▶ [REQUIREMENT]
The data below must be copied in full and without any change.

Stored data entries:
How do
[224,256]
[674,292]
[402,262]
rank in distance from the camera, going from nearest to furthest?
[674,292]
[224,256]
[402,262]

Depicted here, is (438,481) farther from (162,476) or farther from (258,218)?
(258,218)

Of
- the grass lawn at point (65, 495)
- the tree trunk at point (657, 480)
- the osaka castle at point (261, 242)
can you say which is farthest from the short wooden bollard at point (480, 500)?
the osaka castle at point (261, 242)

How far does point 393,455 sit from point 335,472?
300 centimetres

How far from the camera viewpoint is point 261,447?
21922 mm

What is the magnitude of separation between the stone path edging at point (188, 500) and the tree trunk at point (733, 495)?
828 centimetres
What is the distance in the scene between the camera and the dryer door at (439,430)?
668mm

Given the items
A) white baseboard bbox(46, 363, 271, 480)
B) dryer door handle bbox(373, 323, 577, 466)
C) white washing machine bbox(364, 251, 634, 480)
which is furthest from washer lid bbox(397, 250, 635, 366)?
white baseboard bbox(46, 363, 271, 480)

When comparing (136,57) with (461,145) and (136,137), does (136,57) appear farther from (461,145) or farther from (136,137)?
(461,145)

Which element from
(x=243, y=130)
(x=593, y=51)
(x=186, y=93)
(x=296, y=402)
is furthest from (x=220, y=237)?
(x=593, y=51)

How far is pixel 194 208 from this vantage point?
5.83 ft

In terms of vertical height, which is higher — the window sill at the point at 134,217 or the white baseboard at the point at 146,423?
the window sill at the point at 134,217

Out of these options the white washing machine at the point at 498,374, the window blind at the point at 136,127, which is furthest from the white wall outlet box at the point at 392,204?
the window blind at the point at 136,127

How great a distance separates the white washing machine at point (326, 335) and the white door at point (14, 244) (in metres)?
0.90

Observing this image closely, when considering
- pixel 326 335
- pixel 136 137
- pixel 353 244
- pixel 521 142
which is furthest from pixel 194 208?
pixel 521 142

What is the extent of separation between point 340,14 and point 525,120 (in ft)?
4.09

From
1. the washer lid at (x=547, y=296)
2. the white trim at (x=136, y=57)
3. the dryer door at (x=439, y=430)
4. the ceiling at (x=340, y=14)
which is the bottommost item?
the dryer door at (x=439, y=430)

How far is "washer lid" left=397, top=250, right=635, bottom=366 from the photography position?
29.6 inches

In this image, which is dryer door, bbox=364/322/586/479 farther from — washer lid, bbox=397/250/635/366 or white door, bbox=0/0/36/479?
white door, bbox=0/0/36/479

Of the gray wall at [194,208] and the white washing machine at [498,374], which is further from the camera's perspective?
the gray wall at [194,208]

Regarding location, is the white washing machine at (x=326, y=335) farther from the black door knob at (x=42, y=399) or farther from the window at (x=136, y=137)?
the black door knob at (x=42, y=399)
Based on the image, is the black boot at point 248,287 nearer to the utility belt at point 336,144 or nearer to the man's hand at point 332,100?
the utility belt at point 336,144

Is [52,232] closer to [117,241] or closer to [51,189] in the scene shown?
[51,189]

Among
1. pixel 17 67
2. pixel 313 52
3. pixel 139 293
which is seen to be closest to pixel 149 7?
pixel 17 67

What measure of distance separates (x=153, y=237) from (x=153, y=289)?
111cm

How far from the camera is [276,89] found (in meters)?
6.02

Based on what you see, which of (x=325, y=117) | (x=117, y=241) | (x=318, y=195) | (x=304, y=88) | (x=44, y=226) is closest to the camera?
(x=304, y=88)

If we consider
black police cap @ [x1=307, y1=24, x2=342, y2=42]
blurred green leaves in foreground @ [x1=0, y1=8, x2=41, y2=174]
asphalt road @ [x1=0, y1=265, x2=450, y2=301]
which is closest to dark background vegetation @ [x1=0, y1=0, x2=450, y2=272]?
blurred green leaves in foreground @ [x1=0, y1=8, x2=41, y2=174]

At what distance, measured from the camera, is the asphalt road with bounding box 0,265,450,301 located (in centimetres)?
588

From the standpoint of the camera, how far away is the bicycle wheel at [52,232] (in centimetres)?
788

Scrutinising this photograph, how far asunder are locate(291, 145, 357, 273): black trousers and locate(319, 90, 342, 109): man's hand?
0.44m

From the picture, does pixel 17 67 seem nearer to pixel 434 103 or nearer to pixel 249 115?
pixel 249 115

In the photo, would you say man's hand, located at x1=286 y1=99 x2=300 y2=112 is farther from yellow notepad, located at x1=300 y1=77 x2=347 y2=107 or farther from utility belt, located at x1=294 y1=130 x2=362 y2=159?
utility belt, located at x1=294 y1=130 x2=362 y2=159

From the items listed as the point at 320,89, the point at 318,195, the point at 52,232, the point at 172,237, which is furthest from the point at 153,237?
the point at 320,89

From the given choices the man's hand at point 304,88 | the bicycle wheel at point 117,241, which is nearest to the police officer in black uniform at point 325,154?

▶ [WRITTEN SOLUTION]
How do
[224,256]
[674,292]
[402,262]
rank in distance from the camera, going from nearest to furthest?
[674,292]
[224,256]
[402,262]

Depicted here, is (438,481) farther from (162,476) or farther from (258,218)?
(258,218)

Of
- the grass lawn at point (65, 495)
- the tree trunk at point (657, 480)
- the osaka castle at point (261, 242)
can you say which is farthest from the short wooden bollard at point (480, 500)?
the osaka castle at point (261, 242)

How far does point 393,455 sit from point 335,472?
300 centimetres

How far from the camera viewpoint is point 261,447?
21922 mm

What is the magnitude of separation between the stone path edging at point (188, 500) and the tree trunk at point (733, 495)?
828 centimetres
What is the distance in the scene between the camera and the dryer door at (439,430)?
668mm

Given the items
A) white baseboard bbox(46, 363, 271, 480)
B) dryer door handle bbox(373, 323, 577, 466)
C) white washing machine bbox(364, 251, 634, 480)
which is furthest from washer lid bbox(397, 250, 635, 366)?
white baseboard bbox(46, 363, 271, 480)

When comparing (136,57) with (461,145) and (136,137), does (136,57) appear farther from (461,145) or farther from (136,137)?
(461,145)

Which element from
(x=243, y=130)
(x=593, y=51)
(x=186, y=93)
(x=296, y=402)
is furthest from (x=220, y=237)?
(x=593, y=51)

How far is pixel 194 208 from this vantage point?
5.83 ft

In terms of vertical height, which is higher — the window sill at the point at 134,217 or the white baseboard at the point at 146,423?
the window sill at the point at 134,217

Out of these options the white washing machine at the point at 498,374, the window blind at the point at 136,127, which is furthest from the white wall outlet box at the point at 392,204?
the window blind at the point at 136,127

How great a distance separates the white washing machine at point (326, 335) and the white door at point (14, 244) (in metres)?
0.90

Observing this image closely, when considering
- pixel 326 335
- pixel 136 137
- pixel 353 244
- pixel 521 142
which is furthest from pixel 194 208?
pixel 521 142

What is the extent of separation between point 340,14 and point 525,120 (in ft)?
4.09

From
1. the washer lid at (x=547, y=296)
2. the white trim at (x=136, y=57)
3. the dryer door at (x=439, y=430)
4. the ceiling at (x=340, y=14)
which is the bottommost item?
the dryer door at (x=439, y=430)

How far is "washer lid" left=397, top=250, right=635, bottom=366 from the photography position?
29.6 inches

In this image, which is dryer door, bbox=364/322/586/479 farther from — washer lid, bbox=397/250/635/366 or white door, bbox=0/0/36/479?
white door, bbox=0/0/36/479

Of the gray wall at [194,208] and the white washing machine at [498,374], which is further from the camera's perspective?
the gray wall at [194,208]

Regarding location, is the white washing machine at (x=326, y=335) farther from the black door knob at (x=42, y=399) or farther from the window at (x=136, y=137)?
the black door knob at (x=42, y=399)
Based on the image, is the black boot at point 248,287 nearer to the utility belt at point 336,144 or nearer to the man's hand at point 332,100?
the utility belt at point 336,144

Is [52,232] closer to [117,241] or closer to [51,189] in the scene shown?
[51,189]

Among
1. pixel 17 67
2. pixel 313 52
3. pixel 139 293
which is seen to be closest to pixel 149 7?
pixel 17 67

What measure of distance separates (x=153, y=237) from (x=153, y=289)?
111cm

How far from the camera is [276,89] found (in meters)?
6.02

Based on what you see, which of (x=325, y=117) | (x=117, y=241) | (x=318, y=195) | (x=304, y=88) | (x=44, y=226) is closest to the camera?
(x=304, y=88)

If we consider
black police cap @ [x1=307, y1=24, x2=342, y2=42]
blurred green leaves in foreground @ [x1=0, y1=8, x2=41, y2=174]
asphalt road @ [x1=0, y1=265, x2=450, y2=301]
which is closest to dark background vegetation @ [x1=0, y1=0, x2=450, y2=272]?
blurred green leaves in foreground @ [x1=0, y1=8, x2=41, y2=174]

At what distance, measured from the camera, is the asphalt road with bounding box 0,265,450,301 located (in centimetres)?
588

From the standpoint of the camera, how far away is the bicycle wheel at [52,232] (in centimetres)?
788

Scrutinising this photograph, how far asunder are locate(291, 145, 357, 273): black trousers and locate(319, 90, 342, 109): man's hand?
0.44m

From the picture, does pixel 17 67 seem nearer to pixel 434 103 or nearer to pixel 249 115?
pixel 249 115

In the photo, would you say man's hand, located at x1=286 y1=99 x2=300 y2=112 is farther from yellow notepad, located at x1=300 y1=77 x2=347 y2=107 or farther from utility belt, located at x1=294 y1=130 x2=362 y2=159?
utility belt, located at x1=294 y1=130 x2=362 y2=159

From the items listed as the point at 320,89, the point at 318,195, the point at 52,232, the point at 172,237, which is furthest from the point at 153,237?
the point at 320,89

From the given choices the man's hand at point 304,88 | the bicycle wheel at point 117,241, which is nearest to the police officer in black uniform at point 325,154?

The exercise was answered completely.